[Source records]
+++
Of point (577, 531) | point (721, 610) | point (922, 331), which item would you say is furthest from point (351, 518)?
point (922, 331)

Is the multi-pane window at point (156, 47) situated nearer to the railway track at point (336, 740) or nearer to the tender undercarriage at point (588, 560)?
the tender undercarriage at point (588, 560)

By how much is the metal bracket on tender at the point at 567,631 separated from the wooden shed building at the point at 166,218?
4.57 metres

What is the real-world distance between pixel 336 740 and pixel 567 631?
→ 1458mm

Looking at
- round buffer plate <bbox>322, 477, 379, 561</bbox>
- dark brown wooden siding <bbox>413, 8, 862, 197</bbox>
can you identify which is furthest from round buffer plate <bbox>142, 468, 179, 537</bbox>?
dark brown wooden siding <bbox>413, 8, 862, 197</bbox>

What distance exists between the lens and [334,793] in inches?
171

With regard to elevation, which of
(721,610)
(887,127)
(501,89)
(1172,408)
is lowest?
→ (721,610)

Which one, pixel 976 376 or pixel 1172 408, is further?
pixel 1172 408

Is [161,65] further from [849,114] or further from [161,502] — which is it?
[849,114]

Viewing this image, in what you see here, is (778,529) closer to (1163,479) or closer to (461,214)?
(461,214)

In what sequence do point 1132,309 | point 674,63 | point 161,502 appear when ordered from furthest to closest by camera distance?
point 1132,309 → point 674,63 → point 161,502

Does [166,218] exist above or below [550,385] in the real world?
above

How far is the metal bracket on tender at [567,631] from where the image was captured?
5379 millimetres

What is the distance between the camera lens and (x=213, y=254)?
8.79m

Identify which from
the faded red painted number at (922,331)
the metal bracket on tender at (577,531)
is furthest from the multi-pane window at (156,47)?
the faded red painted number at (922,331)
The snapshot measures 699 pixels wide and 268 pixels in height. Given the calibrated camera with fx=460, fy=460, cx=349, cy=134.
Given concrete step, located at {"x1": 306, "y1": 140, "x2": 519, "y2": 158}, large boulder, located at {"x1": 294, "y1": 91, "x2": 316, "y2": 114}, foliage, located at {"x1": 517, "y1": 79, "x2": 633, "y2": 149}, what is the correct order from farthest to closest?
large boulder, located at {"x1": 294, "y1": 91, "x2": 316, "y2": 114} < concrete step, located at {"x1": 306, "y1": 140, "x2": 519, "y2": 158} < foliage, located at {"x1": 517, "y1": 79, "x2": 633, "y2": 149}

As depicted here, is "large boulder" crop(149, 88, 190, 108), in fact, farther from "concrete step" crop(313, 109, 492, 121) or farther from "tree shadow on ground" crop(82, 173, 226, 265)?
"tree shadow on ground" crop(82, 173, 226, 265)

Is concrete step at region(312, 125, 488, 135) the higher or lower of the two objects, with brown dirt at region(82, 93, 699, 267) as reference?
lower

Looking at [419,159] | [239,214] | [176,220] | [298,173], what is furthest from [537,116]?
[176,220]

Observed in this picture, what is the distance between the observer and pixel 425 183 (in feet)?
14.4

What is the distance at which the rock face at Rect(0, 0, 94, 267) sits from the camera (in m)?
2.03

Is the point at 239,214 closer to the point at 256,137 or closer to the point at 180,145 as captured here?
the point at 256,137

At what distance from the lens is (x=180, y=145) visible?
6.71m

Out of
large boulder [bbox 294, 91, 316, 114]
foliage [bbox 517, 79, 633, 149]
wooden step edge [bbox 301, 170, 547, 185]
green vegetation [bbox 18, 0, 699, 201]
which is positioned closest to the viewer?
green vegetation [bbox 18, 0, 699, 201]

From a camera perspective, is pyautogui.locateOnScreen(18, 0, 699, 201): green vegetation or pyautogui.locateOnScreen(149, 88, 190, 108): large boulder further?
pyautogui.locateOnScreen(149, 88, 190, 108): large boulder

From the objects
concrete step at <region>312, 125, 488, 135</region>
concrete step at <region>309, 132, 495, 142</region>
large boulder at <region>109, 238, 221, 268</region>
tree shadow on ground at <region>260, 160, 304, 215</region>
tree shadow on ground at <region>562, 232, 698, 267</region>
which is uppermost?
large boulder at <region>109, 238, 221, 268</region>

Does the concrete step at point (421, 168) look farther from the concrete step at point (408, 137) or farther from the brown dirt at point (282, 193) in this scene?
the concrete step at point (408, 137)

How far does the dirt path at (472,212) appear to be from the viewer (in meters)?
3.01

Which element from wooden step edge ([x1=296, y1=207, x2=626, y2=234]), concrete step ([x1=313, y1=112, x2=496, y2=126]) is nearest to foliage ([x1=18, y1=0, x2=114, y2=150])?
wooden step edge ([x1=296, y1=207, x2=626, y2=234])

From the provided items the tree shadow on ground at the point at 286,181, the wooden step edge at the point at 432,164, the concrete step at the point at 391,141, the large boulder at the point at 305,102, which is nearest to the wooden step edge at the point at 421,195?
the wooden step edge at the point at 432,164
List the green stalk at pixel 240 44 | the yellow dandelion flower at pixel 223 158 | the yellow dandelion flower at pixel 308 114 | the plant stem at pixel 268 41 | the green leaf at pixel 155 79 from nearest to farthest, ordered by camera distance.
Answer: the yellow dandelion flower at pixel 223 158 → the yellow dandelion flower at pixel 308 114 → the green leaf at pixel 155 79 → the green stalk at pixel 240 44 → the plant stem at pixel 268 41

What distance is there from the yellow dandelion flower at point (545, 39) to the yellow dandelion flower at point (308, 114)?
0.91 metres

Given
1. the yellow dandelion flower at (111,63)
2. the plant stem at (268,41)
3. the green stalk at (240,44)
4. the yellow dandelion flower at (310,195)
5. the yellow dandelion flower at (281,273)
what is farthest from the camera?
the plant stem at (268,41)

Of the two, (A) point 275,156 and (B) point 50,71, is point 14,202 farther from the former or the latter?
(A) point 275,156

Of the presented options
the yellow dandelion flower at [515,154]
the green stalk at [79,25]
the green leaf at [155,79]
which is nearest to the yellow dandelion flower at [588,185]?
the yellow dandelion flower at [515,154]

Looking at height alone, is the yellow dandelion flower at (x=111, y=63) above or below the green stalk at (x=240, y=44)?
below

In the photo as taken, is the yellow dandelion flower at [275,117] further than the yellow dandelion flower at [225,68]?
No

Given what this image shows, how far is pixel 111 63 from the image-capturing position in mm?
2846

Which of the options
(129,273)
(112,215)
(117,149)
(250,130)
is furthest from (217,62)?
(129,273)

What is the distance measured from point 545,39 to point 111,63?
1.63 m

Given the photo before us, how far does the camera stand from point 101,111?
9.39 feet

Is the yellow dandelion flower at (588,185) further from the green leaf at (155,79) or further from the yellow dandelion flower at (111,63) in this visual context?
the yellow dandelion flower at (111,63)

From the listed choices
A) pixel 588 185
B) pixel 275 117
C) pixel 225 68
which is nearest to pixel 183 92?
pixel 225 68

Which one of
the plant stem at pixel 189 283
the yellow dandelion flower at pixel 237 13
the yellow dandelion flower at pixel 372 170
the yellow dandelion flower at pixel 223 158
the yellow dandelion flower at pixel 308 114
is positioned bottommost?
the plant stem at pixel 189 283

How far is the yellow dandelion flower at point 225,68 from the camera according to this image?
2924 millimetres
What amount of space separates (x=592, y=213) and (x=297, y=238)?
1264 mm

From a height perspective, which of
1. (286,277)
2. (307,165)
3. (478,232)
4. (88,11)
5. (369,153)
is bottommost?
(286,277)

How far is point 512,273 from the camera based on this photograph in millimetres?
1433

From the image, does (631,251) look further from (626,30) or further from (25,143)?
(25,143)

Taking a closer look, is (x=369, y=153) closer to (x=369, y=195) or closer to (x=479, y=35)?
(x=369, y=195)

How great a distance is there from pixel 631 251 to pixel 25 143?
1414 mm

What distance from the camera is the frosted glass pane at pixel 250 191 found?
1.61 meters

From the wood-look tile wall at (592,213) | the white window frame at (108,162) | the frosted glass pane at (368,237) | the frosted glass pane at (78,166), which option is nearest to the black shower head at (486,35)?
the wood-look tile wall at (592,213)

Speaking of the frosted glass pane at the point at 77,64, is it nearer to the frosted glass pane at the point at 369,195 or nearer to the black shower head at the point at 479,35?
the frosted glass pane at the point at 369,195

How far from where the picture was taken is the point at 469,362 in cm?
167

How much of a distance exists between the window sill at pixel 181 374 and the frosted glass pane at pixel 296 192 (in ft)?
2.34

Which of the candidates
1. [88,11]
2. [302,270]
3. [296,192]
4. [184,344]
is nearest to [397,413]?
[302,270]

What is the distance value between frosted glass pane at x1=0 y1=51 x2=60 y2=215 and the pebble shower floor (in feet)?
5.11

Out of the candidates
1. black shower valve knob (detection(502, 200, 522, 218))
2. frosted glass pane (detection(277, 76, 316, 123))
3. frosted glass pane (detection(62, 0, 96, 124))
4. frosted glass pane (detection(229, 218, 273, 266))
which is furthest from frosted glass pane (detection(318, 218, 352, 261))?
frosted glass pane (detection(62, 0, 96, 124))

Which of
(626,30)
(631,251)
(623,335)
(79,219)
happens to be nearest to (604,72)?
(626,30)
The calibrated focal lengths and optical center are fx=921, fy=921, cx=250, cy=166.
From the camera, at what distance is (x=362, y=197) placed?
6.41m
+++
Instruction:
Can you copy the material verbatim, starting at the line that contains "Speaking of the" and ending at the end of the material, with both of those included?

Full response:
Speaking of the frosted glass pane at the point at 77,64, is it nearer to the frosted glass pane at the point at 369,195 or nearer to the black shower head at the point at 479,35?
the frosted glass pane at the point at 369,195

How far from where the picture was taken is the point at 469,362 in cm?
167

How much of a distance exists between the window sill at pixel 181 374 and the frosted glass pane at pixel 296 192 (in ft)?
2.34

Which of the candidates
1. [88,11]
2. [302,270]
3. [296,192]
4. [184,344]
is nearest to [397,413]?
[302,270]

What is the distance value between frosted glass pane at x1=0 y1=51 x2=60 y2=215 and the pebble shower floor (in feet)?
5.11

Out of the candidates
1. black shower valve knob (detection(502, 200, 522, 218))
2. frosted glass pane (detection(277, 76, 316, 123))
3. frosted glass pane (detection(62, 0, 96, 124))
4. frosted glass pane (detection(229, 218, 273, 266))
which is furthest from frosted glass pane (detection(318, 218, 352, 261))?
frosted glass pane (detection(62, 0, 96, 124))

Which of
(626,30)
(631,251)
(623,335)
(79,219)
happens to be nearest to (604,72)?
(626,30)
The calibrated focal lengths and optical center are fx=921, fy=921, cx=250, cy=166.
From the camera, at what distance is (x=362, y=197) placed?
6.41m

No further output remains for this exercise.